# Request
Repeat all of the data precisely.
----
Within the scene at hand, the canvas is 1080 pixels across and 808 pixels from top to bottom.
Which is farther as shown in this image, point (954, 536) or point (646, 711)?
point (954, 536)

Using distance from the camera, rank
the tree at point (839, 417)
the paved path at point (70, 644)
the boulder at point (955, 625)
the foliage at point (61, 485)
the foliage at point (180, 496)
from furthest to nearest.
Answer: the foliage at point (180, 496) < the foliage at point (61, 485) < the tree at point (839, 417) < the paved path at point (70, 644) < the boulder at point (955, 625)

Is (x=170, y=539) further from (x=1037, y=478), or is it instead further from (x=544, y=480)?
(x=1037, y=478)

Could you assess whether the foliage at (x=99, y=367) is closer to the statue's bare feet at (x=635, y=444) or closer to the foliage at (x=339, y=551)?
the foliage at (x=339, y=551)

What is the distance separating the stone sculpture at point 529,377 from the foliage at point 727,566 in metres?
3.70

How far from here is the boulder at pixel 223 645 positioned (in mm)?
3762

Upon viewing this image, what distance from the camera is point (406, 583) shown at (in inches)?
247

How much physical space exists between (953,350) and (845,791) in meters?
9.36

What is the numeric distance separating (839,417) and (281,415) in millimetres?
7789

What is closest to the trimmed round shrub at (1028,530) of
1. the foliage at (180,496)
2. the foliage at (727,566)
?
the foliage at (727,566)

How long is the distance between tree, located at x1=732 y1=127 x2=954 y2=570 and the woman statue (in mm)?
----
# Output of the task
Within the scene at hand, the canvas is 1080 pixels across and 808 pixels from top to bottom.
Which is farther as shown in this image, point (954, 536) or point (646, 711)?
point (954, 536)

Using distance from the camera, rank
the tree at point (839, 417)
the paved path at point (70, 644)
the boulder at point (955, 625)
the foliage at point (61, 485)
the foliage at point (180, 496)
from furthest to nearest.
Answer: the foliage at point (180, 496) < the foliage at point (61, 485) < the tree at point (839, 417) < the paved path at point (70, 644) < the boulder at point (955, 625)

Is (x=170, y=539) further from (x=1037, y=478), or is it instead further from (x=544, y=480)?
(x=1037, y=478)

Could you assess whether the foliage at (x=99, y=367) is closer to the statue's bare feet at (x=635, y=444) or closer to the foliage at (x=339, y=551)?
the foliage at (x=339, y=551)

What is the distance separating the stone sculpture at point 529,377 from the foliage at point 727,566 in metres?
3.70

How far from here is the boulder at pixel 223 645 positioned (in mm)?
3762

Upon viewing this image, what distance from the camera is point (406, 583) shown at (in inches)?
247

How much physical space exists between (953,350) and (845,791) in meters?
9.36

What is the numeric distance separating (839,417) and (281,415) in millimetres?
7789

What is closest to the trimmed round shrub at (1028,530) of
1. the foliage at (180,496)
2. the foliage at (727,566)
?
the foliage at (727,566)

How long is the distance between tree, located at x1=732 y1=127 x2=954 y2=570 and the woman statue (in mm)?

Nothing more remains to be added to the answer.